Dataset entries:

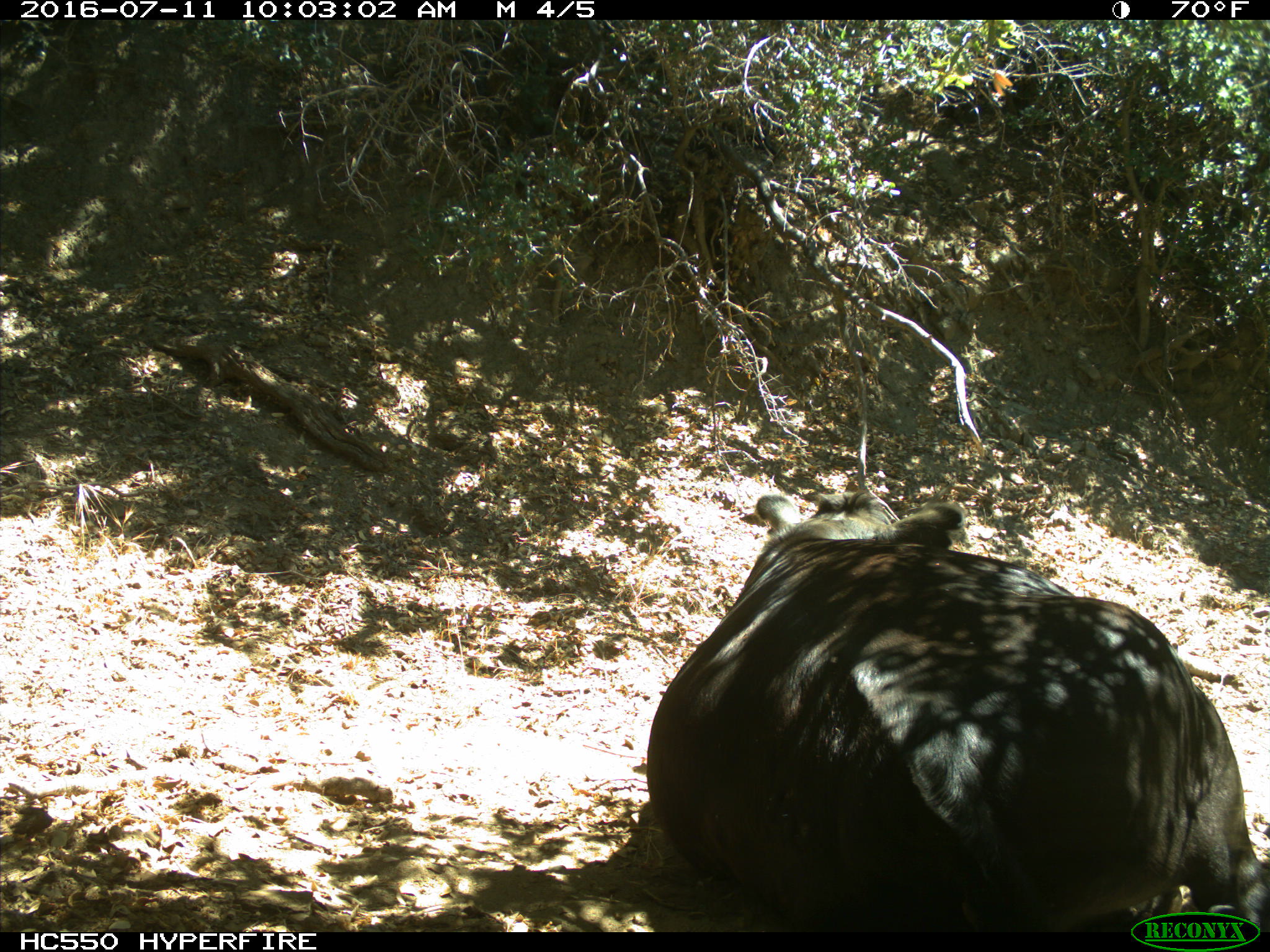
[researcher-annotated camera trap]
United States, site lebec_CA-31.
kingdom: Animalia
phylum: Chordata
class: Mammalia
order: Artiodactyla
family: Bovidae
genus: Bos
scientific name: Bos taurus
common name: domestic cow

* * *

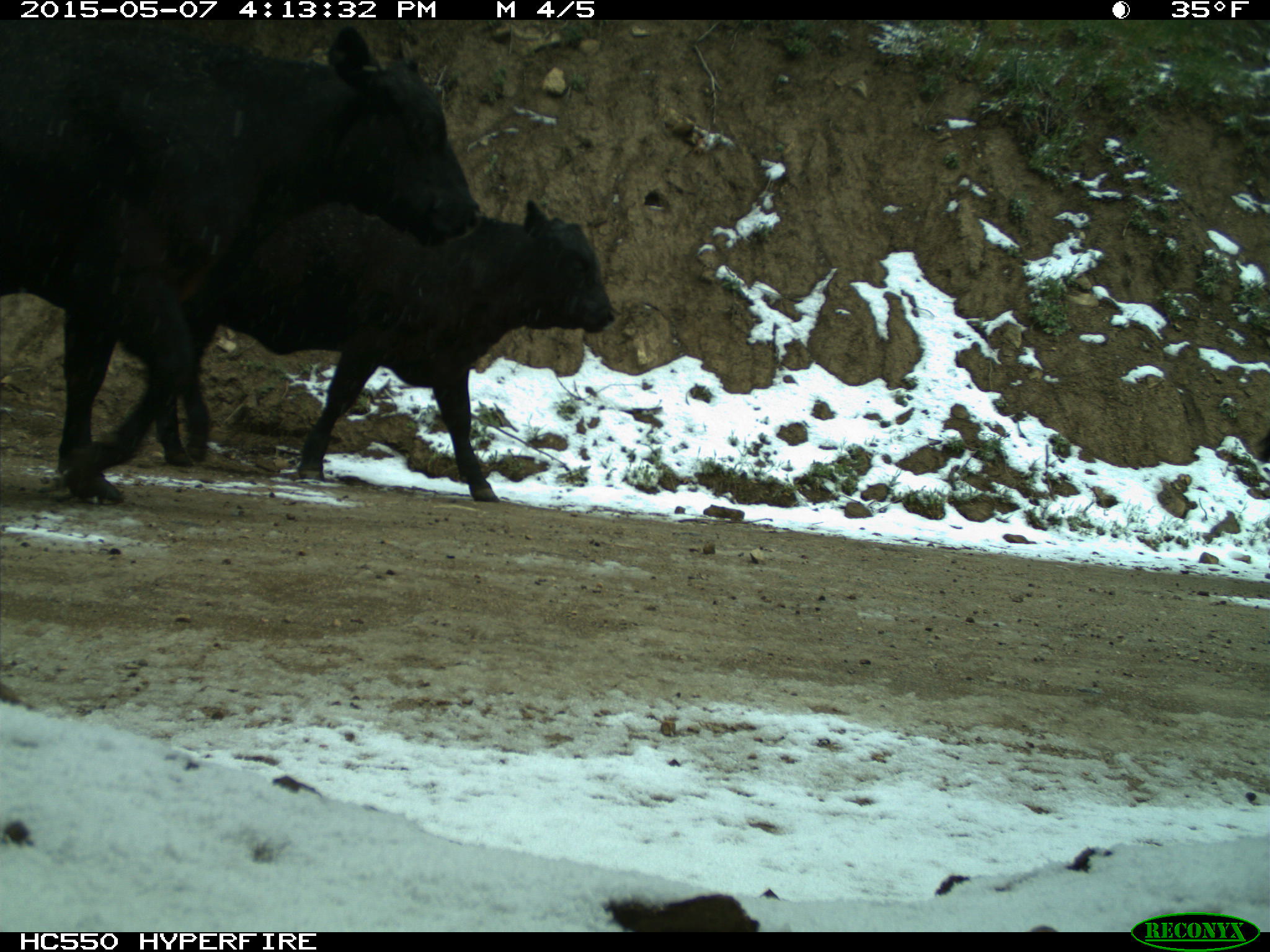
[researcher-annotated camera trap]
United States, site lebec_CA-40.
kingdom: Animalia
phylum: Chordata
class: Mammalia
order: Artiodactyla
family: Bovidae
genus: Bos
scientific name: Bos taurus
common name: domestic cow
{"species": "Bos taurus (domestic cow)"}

==

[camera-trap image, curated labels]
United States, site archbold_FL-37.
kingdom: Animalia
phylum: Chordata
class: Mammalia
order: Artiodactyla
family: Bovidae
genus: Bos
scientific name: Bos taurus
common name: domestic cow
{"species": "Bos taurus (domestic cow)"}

◆ **TASK DESCRIPTION**:
Where a line above contains the string "United", copy that line.

◆ **TASK SOLUTION**:
United States, site lebec_CA-31.
United States, site lebec_CA-40.
United States, site archbold_FL-37.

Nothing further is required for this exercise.